Aim of the task: Write out the lines below verbatim, starting with the line that contains "Looking upon this" and continuing through the line that contains "which is nearest to pixel 77 163?". Include both of those lines and nothing outside that range.

Rows:

+++

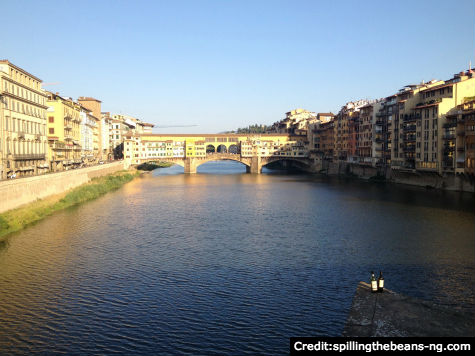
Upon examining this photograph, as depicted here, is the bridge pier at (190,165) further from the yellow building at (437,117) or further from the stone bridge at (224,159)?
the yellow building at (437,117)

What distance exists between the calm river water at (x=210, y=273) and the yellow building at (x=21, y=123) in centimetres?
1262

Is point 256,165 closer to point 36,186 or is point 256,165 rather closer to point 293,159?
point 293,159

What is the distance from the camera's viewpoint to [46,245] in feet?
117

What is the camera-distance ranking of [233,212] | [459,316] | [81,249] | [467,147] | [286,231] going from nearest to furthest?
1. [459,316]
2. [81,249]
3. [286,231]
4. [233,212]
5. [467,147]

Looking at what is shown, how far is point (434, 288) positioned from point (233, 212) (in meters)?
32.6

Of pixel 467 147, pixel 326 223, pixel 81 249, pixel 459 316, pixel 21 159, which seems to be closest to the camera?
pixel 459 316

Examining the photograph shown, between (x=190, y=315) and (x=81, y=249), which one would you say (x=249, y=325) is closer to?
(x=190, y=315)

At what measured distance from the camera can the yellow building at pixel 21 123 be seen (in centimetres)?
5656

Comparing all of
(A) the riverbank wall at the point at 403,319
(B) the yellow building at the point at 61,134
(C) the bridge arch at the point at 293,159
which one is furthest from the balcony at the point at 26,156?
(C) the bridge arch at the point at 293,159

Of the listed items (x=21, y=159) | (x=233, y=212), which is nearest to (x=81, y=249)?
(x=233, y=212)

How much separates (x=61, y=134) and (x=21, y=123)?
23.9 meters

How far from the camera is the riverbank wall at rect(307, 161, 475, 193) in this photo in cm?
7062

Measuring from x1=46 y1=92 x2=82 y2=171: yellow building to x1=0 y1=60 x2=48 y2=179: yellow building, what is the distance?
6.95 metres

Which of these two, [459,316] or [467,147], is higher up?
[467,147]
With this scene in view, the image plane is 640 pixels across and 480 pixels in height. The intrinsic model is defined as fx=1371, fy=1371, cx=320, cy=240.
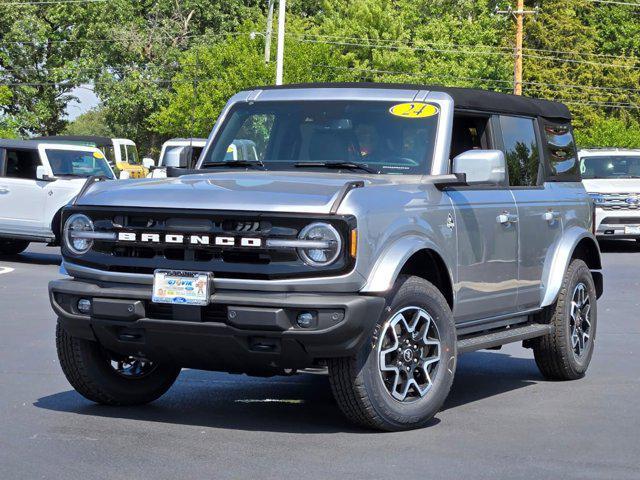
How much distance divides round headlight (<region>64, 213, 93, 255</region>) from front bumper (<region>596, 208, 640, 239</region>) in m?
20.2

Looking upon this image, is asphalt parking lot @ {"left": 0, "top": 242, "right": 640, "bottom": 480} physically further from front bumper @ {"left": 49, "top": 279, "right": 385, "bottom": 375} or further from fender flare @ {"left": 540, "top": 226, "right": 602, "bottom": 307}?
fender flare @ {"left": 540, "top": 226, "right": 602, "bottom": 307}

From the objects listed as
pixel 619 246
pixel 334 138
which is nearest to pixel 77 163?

+++

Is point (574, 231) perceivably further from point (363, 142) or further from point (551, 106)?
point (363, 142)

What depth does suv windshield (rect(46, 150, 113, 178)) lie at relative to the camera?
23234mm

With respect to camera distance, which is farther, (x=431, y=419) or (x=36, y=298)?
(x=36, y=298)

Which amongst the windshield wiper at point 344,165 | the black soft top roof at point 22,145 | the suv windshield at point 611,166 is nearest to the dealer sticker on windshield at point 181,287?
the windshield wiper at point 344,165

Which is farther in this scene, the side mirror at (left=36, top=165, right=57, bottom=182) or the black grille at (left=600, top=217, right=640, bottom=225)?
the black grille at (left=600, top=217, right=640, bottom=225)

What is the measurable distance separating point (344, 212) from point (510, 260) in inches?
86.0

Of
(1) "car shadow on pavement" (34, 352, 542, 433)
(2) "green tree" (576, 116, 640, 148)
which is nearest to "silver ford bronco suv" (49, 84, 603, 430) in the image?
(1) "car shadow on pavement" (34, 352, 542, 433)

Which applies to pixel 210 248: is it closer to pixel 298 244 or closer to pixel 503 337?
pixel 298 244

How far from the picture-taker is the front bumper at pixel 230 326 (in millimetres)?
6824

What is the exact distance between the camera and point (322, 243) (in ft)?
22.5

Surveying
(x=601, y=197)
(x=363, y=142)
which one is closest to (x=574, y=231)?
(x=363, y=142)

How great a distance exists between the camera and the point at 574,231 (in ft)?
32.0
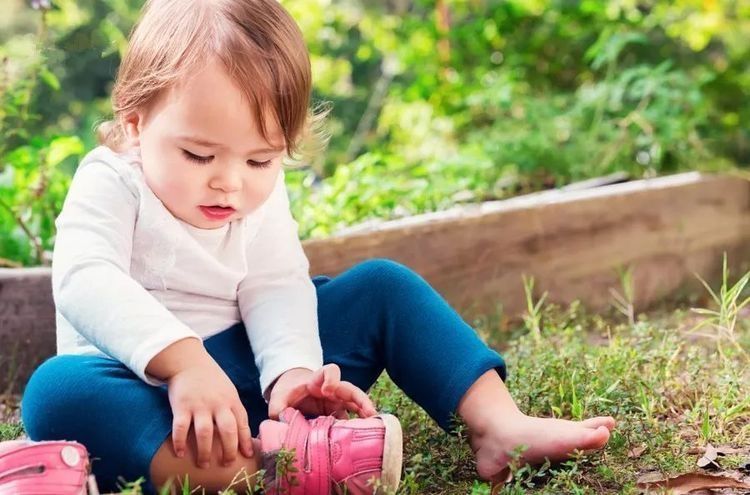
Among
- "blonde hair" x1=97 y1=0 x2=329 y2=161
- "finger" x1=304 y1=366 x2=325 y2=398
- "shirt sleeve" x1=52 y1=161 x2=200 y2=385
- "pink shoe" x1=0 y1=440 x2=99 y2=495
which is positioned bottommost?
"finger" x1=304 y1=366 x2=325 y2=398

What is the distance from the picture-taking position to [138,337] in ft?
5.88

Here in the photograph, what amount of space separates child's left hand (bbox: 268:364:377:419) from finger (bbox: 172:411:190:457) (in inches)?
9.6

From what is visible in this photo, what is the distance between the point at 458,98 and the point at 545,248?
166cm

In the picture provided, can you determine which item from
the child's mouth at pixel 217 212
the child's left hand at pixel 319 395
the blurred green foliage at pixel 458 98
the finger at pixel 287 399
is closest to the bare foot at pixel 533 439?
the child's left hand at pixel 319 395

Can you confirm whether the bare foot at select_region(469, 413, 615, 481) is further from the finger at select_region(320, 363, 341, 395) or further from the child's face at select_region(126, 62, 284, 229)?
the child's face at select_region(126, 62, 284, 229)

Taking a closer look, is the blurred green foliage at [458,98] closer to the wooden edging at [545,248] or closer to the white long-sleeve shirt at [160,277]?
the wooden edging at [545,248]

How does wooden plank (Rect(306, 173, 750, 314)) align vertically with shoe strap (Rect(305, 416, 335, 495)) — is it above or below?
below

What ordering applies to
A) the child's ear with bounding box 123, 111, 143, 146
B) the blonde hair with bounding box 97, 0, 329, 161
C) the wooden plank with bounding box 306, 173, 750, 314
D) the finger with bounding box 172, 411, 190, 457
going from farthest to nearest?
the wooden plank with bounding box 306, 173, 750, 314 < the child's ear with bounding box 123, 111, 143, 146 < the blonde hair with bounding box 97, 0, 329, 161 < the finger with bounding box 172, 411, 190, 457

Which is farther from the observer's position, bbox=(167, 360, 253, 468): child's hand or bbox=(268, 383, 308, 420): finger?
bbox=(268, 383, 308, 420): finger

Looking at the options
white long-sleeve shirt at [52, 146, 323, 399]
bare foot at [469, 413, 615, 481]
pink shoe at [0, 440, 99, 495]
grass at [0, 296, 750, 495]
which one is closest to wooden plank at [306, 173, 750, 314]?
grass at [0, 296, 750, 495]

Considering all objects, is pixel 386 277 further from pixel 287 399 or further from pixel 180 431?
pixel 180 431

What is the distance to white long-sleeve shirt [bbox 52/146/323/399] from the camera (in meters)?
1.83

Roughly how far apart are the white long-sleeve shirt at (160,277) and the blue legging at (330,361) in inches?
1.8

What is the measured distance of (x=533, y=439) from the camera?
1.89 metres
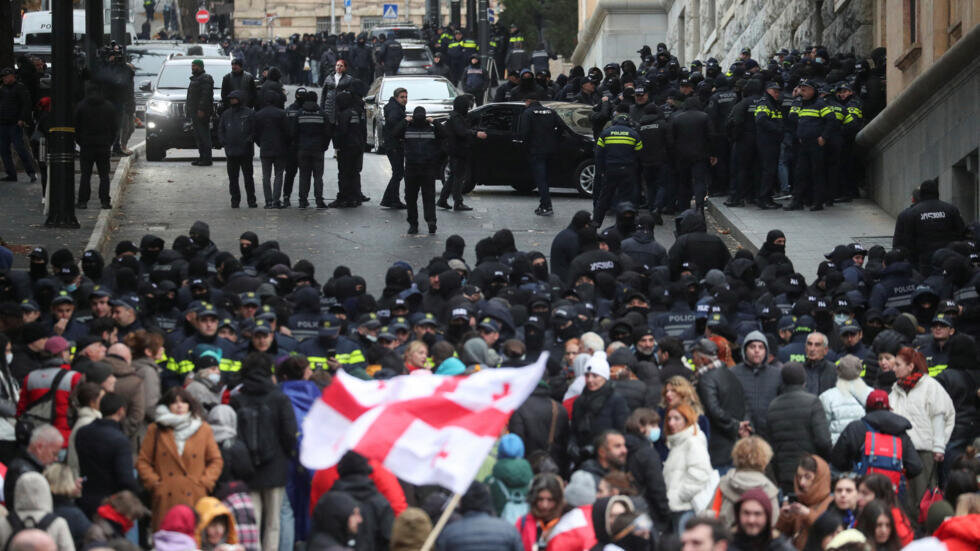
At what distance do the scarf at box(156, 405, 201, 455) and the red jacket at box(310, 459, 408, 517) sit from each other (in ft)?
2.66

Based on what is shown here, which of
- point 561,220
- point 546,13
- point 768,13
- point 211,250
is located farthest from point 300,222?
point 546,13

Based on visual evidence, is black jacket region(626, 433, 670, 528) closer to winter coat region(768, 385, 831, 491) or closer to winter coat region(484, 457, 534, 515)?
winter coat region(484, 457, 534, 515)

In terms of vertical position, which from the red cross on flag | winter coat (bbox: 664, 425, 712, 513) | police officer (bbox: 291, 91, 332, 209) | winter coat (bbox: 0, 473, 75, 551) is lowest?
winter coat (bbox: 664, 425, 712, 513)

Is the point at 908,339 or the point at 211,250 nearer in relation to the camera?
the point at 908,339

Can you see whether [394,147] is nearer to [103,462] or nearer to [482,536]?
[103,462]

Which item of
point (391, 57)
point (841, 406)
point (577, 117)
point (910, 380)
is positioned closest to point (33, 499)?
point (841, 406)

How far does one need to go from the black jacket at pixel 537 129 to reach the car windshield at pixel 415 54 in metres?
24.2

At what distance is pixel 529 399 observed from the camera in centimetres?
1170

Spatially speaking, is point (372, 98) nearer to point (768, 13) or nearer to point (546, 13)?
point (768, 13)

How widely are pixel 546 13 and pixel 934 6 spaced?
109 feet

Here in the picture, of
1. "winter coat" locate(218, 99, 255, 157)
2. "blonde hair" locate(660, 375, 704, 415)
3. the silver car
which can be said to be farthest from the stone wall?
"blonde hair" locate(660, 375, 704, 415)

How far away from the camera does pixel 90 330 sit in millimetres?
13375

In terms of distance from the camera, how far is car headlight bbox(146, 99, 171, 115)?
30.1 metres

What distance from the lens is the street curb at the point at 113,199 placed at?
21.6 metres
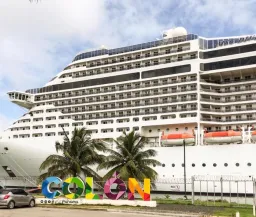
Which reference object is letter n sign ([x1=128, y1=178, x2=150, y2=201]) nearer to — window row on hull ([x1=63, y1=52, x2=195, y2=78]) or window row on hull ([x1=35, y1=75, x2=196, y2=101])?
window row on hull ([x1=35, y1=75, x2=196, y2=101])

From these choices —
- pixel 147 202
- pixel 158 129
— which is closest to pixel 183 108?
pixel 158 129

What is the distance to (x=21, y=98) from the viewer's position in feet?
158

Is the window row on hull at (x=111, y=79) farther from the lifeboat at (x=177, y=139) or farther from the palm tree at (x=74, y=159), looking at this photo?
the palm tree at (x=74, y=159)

+++

Answer for the task:
Looking upon this image, is asphalt parking lot @ {"left": 0, "top": 242, "right": 640, "bottom": 480} physically further from front bumper @ {"left": 49, "top": 279, "right": 385, "bottom": 375} or further from fender flare @ {"left": 540, "top": 226, "right": 602, "bottom": 307}?
fender flare @ {"left": 540, "top": 226, "right": 602, "bottom": 307}

From the objects listed as
pixel 619 246
pixel 334 138
which is nearest to pixel 77 163?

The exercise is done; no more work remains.